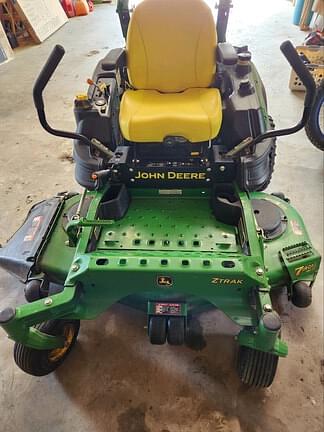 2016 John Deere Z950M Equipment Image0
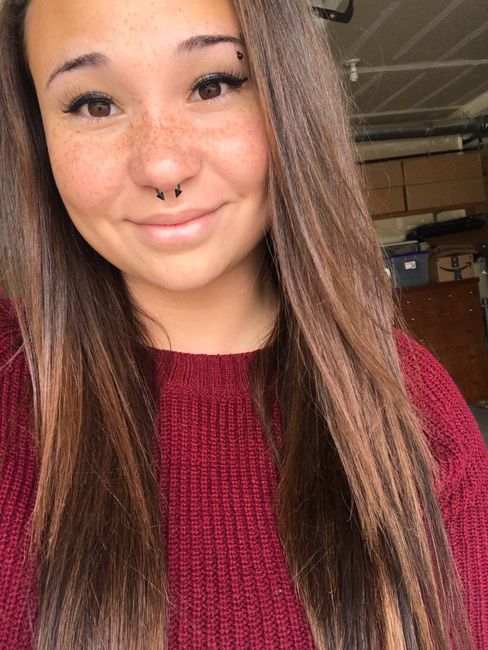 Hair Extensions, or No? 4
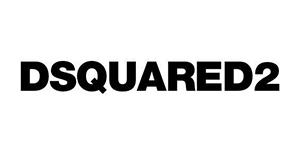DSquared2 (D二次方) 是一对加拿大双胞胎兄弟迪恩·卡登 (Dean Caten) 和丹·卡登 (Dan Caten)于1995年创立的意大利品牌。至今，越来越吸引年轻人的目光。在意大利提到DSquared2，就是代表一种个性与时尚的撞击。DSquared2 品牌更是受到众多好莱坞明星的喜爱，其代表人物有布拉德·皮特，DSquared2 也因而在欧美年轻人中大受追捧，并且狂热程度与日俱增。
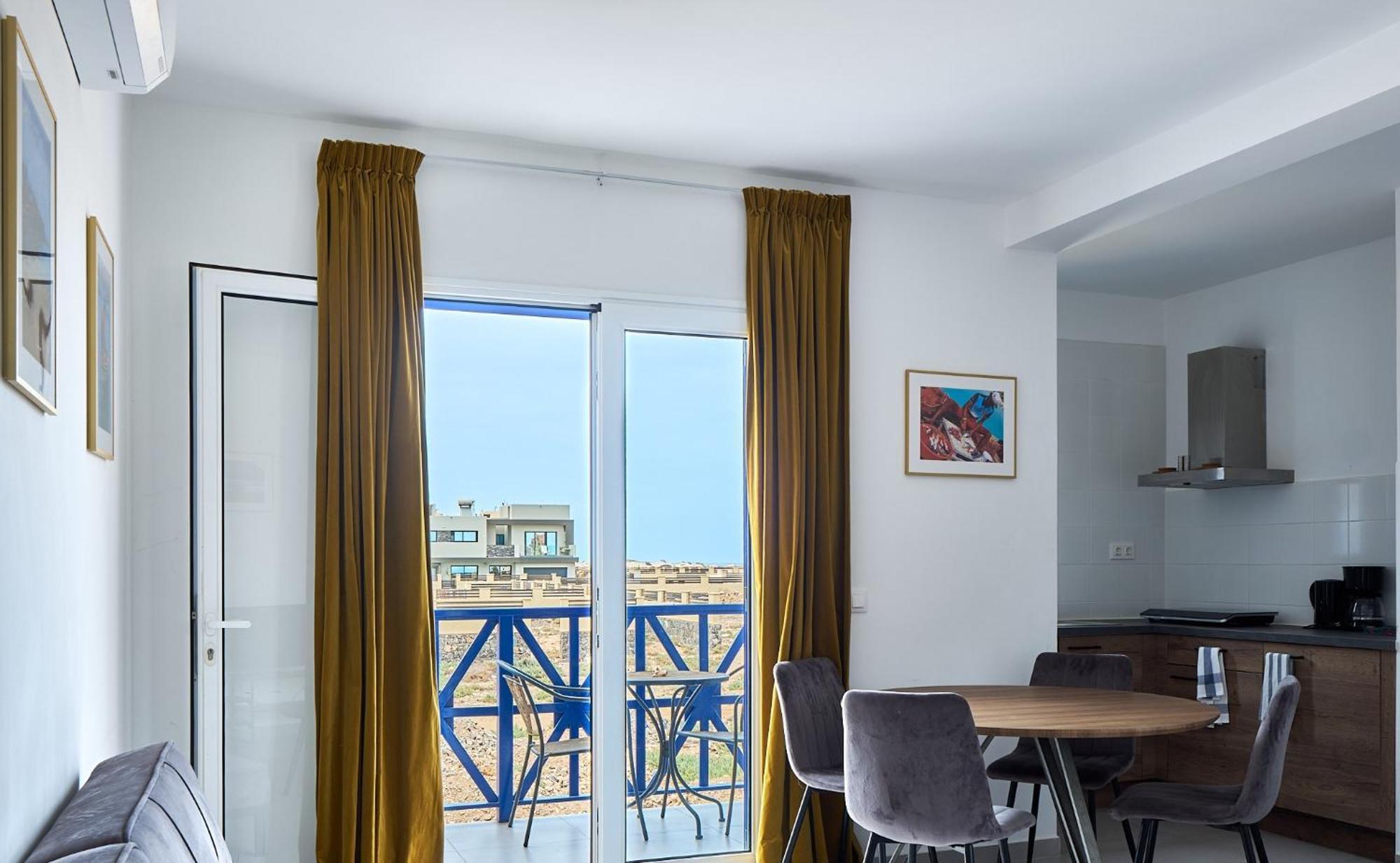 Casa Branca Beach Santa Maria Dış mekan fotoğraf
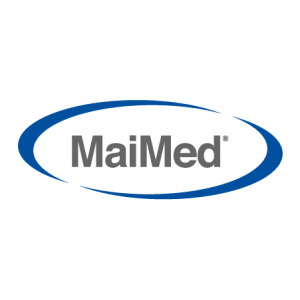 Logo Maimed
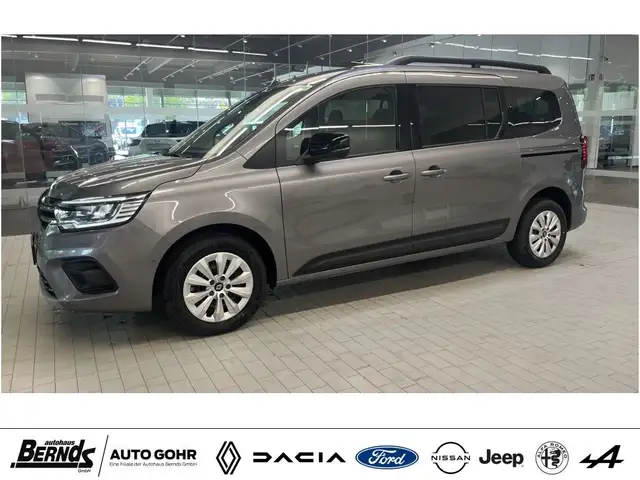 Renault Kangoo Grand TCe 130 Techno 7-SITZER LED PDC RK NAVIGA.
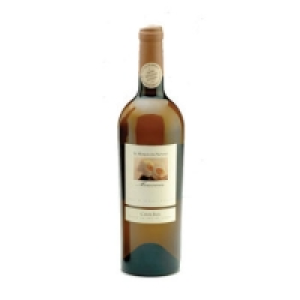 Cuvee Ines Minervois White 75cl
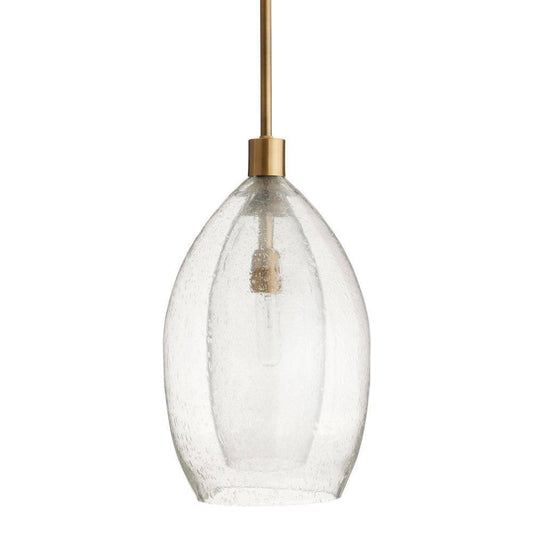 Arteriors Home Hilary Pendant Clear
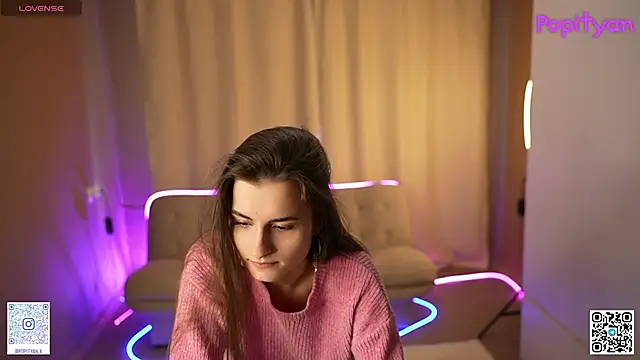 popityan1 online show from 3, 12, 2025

*Your objective:*
Return each of the rows above word for word, leaving out the pictures.

*Written answer:*
 2016 John Deere Z950M Equipment Image0
 Hair Extensions, or No? 4
DSquared2 (D二次方) 是一对加拿大双胞胎兄弟迪恩·卡登 (Dean Caten) 和丹·卡登 (Dan Caten)于1995年创立的意大利品牌。至今，越来越吸引年轻人的目光。在意大利提到DSquared2，就是代表一种个性与时尚的撞击。DSquared2 品牌更是受到众多好莱坞明星的喜爱，其代表人物有布拉德·皮特，DSquared2 也因而在欧美年轻人中大受追捧，并且狂热程度与日俱增。
 Casa Branca Beach Santa Maria Dış mekan fotoğraf
 Logo Maimed
 Renault Kangoo Grand TCe 130 Techno 7-SITZER LED PDC RK NAVIGA.
 Cuvee Ines Minervois White 75cl
 Arteriors Home Hilary Pendant Clear
 popityan1 online show from 3, 12, 2025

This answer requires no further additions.